• Extrait de page:
-=-=-=-=-
Le jeune athlète ne réalise pas du tout les conséquences. Au fur et à mesure des semaines et des mois qui suivent, il se rend compte que les gens le regardent et l’abordent différemment. Lui aussi change. « J’étais moins léger au départ d’une course et pourtant j’ai maigri (rire, ndlr) ! Jusqu’ici j’arrivais au départ en me disant « donne tout, essaye de faire un bon temps et va chercher la meilleure place possible ». Mais là, je n’arrivais plus à penser comme cela. Dès le début de la saison, je devais être devant, toujours devant, je ne pensais plus qu’à la place ! Je n’avais plus aucune notion du plaisir de l’effort, de la découverte d’un lieu… Je suis allé contre nature et cela ne m’a pas réussi… »

C’est un fait, au fil des semaines, le sourire a disparu et un masque est né sur son visage à chaque départ de course. La tension, la pression se lisaient tant dans sa gestuelle que sur son visage. Les résultats sportifs n’étant pas là non plus avec notamment une quatrième place sur la Maxi Race d’Annecy signifiant beaucoup plus qu’une marche ratée sur le podium, c’est une place en Equipe de France de trail qui s’est envolée. Ce fut aussi un abandon sur le 80 km du marathon du Mont Blanc, une semaine après le record du tour du Mont Blanc en relais avec Asics… Un début de saison blanc qui n’aurait rien eu d’inquiétant, car il est somme toute logique qu’il faille un peu de temps pour se remettre d’une victoire sur l’UTMB, s’il n’avait pas été marqué par ces changements dans le comportement de Xavier et ses abandons.
-=-=-=-=-
• Données extraites:
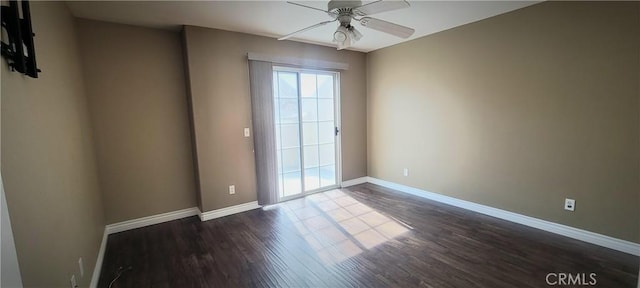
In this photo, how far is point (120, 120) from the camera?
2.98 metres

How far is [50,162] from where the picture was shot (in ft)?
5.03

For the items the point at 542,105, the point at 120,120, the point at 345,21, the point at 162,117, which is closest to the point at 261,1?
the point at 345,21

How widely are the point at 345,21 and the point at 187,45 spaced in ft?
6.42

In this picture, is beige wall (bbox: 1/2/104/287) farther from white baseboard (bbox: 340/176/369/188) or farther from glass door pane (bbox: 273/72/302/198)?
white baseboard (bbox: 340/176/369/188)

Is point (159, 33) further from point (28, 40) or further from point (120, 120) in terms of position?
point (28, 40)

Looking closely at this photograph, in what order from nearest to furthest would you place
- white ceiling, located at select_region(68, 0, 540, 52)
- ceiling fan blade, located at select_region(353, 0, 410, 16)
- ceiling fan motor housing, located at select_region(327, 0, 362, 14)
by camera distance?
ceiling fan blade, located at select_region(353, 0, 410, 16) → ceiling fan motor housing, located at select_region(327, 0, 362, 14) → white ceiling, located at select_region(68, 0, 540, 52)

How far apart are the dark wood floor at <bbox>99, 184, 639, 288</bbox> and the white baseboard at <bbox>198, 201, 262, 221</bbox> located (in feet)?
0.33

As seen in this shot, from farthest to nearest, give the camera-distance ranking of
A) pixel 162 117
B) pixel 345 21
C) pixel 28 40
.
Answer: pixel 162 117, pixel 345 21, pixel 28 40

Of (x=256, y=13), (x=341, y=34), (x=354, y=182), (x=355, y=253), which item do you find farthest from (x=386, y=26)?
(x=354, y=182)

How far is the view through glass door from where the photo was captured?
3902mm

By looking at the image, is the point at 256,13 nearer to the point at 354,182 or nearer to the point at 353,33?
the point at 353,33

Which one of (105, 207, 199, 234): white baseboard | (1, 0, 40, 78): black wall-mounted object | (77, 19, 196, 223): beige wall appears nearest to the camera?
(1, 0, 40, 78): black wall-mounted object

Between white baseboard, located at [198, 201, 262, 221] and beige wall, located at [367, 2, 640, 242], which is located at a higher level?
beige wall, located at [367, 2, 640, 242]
-=-=-=-=-
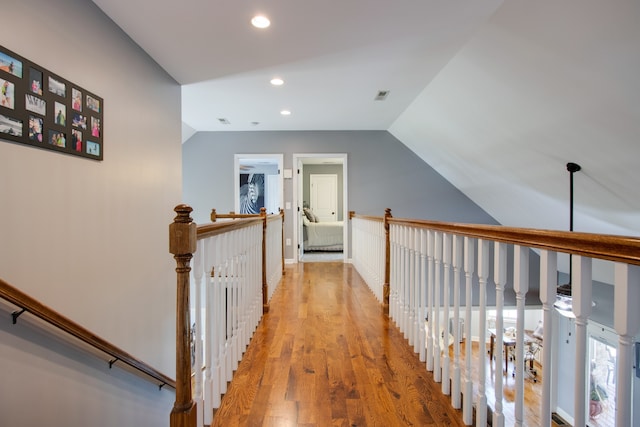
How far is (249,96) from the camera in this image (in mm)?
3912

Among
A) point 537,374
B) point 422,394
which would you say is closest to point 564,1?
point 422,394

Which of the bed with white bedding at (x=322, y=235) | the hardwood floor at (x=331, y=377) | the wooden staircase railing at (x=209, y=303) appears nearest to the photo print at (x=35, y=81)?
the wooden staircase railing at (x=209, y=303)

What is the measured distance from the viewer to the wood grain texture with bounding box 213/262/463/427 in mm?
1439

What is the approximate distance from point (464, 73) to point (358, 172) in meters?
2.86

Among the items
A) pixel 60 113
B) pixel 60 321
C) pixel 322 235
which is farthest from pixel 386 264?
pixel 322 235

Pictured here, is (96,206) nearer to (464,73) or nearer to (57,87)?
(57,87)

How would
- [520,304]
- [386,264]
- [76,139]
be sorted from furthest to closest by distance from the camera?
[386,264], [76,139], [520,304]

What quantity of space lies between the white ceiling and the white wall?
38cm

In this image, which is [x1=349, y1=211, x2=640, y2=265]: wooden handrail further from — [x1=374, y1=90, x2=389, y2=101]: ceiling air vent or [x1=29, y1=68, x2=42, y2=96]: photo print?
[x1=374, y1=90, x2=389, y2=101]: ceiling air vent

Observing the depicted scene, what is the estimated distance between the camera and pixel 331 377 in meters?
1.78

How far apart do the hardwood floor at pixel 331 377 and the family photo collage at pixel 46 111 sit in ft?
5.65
-=-=-=-=-
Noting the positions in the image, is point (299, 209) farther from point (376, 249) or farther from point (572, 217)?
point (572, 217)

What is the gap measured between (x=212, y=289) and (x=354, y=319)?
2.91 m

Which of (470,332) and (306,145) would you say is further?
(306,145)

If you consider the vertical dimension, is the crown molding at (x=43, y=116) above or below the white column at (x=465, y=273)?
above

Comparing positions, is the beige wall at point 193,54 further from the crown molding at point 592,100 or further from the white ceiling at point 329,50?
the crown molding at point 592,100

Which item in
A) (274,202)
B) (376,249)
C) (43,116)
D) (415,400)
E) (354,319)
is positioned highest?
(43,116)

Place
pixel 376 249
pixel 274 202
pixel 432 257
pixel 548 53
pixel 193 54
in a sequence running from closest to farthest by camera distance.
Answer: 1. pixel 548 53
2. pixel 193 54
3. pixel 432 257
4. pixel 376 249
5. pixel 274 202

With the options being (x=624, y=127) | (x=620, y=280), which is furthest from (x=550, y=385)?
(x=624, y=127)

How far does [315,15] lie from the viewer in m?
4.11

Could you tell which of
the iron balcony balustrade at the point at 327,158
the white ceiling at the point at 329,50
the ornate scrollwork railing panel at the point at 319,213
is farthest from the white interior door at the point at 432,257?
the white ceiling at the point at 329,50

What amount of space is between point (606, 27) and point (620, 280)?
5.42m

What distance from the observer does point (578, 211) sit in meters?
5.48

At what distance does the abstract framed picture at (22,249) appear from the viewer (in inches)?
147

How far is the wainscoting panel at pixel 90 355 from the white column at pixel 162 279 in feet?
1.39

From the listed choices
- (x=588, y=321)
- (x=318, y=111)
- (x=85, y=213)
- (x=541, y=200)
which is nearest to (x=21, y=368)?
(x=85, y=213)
-=-=-=-=-
• Tâche 1:
Recopiez le passage de l'extrait de page qui commence aux mots "C’est un fait, au" et s'arrête après "et ses abandons.", en substituant "cinquième place" à "quatrième place".
• Tâche 2:
D'après l'extrait de page, quelle place Xavier a-t-il obtenue sur la Maxi Race d'Annecy ?

• Résultat 1:
C’est un fait, au fil des semaines, le sourire a disparu et un masque est né sur son visage à chaque départ de course. La tension, la pression se lisaient tant dans sa gestuelle que sur son visage. Les résultats sportifs n’étant pas là non plus avec notamment une cinquième place sur la Maxi Race d’Annecy signifiant beaucoup plus qu’une marche ratée sur le podium, c’est une place en Equipe de France de trail qui s’est envolée. Ce fut aussi un abandon sur le 80 km du marathon du Mont Blanc, une semaine après le record du tour du Mont Blanc en relais avec Asics… Un début de saison blanc qui n’aurait rien eu d’inquiétant, car il est somme toute logique qu’il faille un peu de temps pour se remettre d’une victoire sur l’UTMB, s’il n’avait pas été marqué par ces changements dans le comportement de Xavier et ses abandons.

• Résultat 2:
Une quatrième place.